Tuesday, 6 March 2018

Dublin by Frank van Dijl

Dublin 
Frank van Dijl [1951]
photo Internet

I.
Everyone in Dublin has the same popish
puppy-face that you still see in remote 
parishes in the south of the Low Countries,
which have only just been connected to 
the telegraph and telephone net.
The Irish: palefaces with water-colour freckles 
and lifeless eyes that at any
moment can drown in tears. Indeed,
drowning sorrow in drink is what they do best:
when you give them a pint they will wag 
their tails and growl in gratitude. 
Sometimes, it is said, they lick your hand.
After closing time, far too early of course,
they piss, one paw up, against the pub.

II.
In almost everything they imitate the English,
but after all, how long haven't these been their 
bosses? So it's bacon and eggs in the morning,
tea with milk, sandwiches for lunch, tea
with milk, a bit later afternoon tea, with milk,
and in the evening steak and kidney pie with
far too big, far too green peas.
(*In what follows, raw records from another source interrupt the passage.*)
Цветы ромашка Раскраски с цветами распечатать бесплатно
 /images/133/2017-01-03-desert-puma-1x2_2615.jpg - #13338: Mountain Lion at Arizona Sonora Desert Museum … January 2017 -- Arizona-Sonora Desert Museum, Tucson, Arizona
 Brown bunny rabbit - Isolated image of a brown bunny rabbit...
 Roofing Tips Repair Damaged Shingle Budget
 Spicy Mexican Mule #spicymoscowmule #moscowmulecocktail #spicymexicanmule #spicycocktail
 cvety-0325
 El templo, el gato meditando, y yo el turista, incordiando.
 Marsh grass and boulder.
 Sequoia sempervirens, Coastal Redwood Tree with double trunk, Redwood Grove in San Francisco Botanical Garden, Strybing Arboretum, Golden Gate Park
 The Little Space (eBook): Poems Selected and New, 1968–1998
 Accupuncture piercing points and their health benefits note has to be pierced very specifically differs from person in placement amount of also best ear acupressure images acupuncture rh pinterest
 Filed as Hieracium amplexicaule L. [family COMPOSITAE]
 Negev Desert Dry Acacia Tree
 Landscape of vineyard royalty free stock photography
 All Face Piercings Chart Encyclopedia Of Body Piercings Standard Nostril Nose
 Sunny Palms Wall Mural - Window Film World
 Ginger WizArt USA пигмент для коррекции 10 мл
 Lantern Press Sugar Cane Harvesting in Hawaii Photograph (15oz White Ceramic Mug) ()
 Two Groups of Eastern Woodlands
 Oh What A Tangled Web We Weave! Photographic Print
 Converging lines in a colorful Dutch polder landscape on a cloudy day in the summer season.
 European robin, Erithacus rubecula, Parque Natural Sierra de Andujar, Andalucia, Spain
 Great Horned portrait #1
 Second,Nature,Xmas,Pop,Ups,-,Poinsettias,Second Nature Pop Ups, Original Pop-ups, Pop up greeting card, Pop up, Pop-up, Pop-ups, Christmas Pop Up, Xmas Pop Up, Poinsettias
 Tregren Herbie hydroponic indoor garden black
Just like the
English they drive on the left, although it makes 
no difference on their narrow roads where you drive.
And they speak English: the bilingual
street signs are only there for show,
just like The Irish Times has a little corner
left for an article in Gaelic.
A stray dog is dead happy with the smallest bone.

III.
It is a long way to Tipperary:
the dog, dead tired, drags his paw.
Oh, sure, Ireland is stunning, with mountains
and valleys, and the Irish whiskey is
good to drink: I know all about it.
But James Joyce wrote his best books somewhere else,
though of course, in the museum dedicated to him 
in Dublin, they don't tell you that,
and Kennedy became America's president.
Ireland is not a country, it is an island,
and it isn't even that. No one feels called to greatness, 
meekly they walk the streets, thanking God 
that at least there are potatoes again.
Then what the hell was I doing in Dublin?

Epilogue
I, who went swinging in London, Paris or 
Berlin, entered – madness - 
the kite of Aer Lingus and read sweating 
how I should act in case of emergency.
I sought oblivion in alcohol. The drink 
against fear of death, which I didn't seek here, 
consoled my body, and my limbs acted 
as if it was normal to be Icarus.
No city beneath me, Dublin is a hole 
between mountains of cardboard, a decor for 
cheap tragedies without a heldentenor.
I, Icarus, fell. It didn't help to call out.
Who would save me: I fell with them. But just as
the sea is good enough for the sailor, I was content.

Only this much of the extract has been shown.